Example: list recent checkpoints in the Neon SQL editor:
SELECT checkpoint_id, checkpoint->'updated_channels' AS updated
FROM checkpoints
WHERE thread_id = 'streamlit_session_thread'
ORDER BY checkpoint_id DESC
LIMIT 10;Clearing the UI chat does not delete Postgres history unless you delete rows or use a new thread_id.

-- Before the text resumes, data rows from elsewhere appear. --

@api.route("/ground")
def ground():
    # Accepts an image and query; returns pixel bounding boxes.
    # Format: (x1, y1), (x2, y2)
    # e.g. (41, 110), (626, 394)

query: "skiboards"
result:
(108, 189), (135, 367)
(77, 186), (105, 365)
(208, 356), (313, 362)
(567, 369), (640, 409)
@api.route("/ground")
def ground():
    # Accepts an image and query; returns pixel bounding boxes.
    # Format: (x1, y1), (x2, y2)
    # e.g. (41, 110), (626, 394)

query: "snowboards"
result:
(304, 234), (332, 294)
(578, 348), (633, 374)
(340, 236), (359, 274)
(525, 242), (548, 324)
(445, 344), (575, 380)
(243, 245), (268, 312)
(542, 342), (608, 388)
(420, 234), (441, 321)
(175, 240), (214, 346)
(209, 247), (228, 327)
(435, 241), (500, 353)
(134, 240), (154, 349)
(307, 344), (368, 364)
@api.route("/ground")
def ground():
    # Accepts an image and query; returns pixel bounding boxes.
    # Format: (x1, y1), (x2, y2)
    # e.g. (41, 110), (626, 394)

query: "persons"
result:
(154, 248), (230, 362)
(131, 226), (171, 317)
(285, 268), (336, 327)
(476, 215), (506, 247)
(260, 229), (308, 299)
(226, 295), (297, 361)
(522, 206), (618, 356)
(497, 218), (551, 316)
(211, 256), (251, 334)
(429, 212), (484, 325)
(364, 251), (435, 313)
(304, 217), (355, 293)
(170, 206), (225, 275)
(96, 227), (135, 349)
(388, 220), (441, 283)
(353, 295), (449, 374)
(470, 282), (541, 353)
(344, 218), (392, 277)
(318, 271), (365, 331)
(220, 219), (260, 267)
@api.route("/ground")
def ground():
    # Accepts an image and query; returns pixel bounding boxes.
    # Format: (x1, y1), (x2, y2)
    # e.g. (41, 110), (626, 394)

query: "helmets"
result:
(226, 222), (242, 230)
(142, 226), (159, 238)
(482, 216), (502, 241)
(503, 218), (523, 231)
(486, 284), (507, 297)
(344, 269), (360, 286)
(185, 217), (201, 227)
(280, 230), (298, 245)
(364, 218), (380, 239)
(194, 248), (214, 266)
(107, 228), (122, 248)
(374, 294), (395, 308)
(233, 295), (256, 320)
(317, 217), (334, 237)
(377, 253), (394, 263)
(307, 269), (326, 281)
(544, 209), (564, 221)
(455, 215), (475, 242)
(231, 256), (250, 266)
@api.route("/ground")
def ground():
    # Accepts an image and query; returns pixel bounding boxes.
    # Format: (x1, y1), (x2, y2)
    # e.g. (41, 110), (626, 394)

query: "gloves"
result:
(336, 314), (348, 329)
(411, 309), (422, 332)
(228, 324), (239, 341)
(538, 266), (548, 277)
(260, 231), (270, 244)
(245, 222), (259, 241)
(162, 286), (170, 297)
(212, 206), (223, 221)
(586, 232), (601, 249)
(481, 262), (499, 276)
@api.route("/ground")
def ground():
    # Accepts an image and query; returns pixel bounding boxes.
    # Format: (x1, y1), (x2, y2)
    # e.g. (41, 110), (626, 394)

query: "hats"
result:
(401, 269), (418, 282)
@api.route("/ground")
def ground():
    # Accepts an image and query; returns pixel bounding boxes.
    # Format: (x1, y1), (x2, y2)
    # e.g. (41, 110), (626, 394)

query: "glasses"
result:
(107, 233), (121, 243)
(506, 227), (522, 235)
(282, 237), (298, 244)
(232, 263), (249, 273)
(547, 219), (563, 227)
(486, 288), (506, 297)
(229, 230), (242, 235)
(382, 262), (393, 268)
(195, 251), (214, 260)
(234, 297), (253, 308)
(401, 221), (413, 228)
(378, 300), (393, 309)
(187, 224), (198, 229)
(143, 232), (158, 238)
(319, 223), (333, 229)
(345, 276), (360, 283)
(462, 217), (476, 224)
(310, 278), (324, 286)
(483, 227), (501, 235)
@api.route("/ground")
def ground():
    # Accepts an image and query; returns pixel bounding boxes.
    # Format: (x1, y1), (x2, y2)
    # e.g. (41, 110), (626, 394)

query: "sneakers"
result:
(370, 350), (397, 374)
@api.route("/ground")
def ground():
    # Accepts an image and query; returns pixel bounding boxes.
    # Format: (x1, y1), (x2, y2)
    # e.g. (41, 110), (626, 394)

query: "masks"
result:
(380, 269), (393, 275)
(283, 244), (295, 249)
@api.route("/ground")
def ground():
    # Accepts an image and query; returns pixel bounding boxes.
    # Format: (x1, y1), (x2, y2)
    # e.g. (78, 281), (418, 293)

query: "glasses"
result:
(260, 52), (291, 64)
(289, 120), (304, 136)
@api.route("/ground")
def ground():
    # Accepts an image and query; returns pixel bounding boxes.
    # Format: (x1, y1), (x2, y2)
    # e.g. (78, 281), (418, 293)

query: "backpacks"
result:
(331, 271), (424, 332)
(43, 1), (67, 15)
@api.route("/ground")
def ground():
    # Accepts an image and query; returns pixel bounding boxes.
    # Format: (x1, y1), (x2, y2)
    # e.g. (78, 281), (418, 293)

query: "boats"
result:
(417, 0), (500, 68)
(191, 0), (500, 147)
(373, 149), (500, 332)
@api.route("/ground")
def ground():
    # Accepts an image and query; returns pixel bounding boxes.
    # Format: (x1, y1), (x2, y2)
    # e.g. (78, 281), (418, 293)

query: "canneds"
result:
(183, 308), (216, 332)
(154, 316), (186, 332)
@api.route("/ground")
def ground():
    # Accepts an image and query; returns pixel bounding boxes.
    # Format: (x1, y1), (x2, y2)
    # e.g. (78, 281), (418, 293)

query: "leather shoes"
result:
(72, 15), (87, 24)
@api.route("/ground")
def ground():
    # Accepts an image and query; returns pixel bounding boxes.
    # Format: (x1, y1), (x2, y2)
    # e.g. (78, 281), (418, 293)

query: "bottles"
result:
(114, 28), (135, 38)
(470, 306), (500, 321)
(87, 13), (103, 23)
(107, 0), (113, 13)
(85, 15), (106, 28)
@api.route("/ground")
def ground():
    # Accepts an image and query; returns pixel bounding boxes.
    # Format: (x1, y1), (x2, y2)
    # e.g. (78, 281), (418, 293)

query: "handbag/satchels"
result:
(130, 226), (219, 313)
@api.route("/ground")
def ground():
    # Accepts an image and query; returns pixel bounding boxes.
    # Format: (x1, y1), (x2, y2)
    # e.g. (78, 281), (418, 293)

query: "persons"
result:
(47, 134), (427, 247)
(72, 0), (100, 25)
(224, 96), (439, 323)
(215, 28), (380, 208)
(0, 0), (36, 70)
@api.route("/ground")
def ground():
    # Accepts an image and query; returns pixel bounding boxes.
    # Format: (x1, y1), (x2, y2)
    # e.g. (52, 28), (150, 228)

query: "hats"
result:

When ARIZE_SPACE_ID and ARIZE_API_KEY are set, observability.py registers OTLP export and instruments LangChain before agent imports. View traces in your Arize project (ARIZE_PROJECT_NAME).
- Per-session
thread_id— isolate conversations per Streamlit session instead of one shared thread - Clear Postgres on “Clear conversation” — wipe checkpoint rows for the active thread from the UI
- MCP reconnect — sidebar action to rebuild the agent when the MCP connection goes stale
- Deploy — containerize Streamlit; use Neon pooled URL and secrets manager in production
- Auth — gate the UI or map users to distinct
thread_ids - Evals — golden datasets in Arize Phoenix for regression on GitHub Q&A quality
- README / CI — document required GitHub Actions secrets (
GITHUB_PAT,GOOGLE_API_KEY, optional Arize)
This project is licensed under the Apache License 2.0.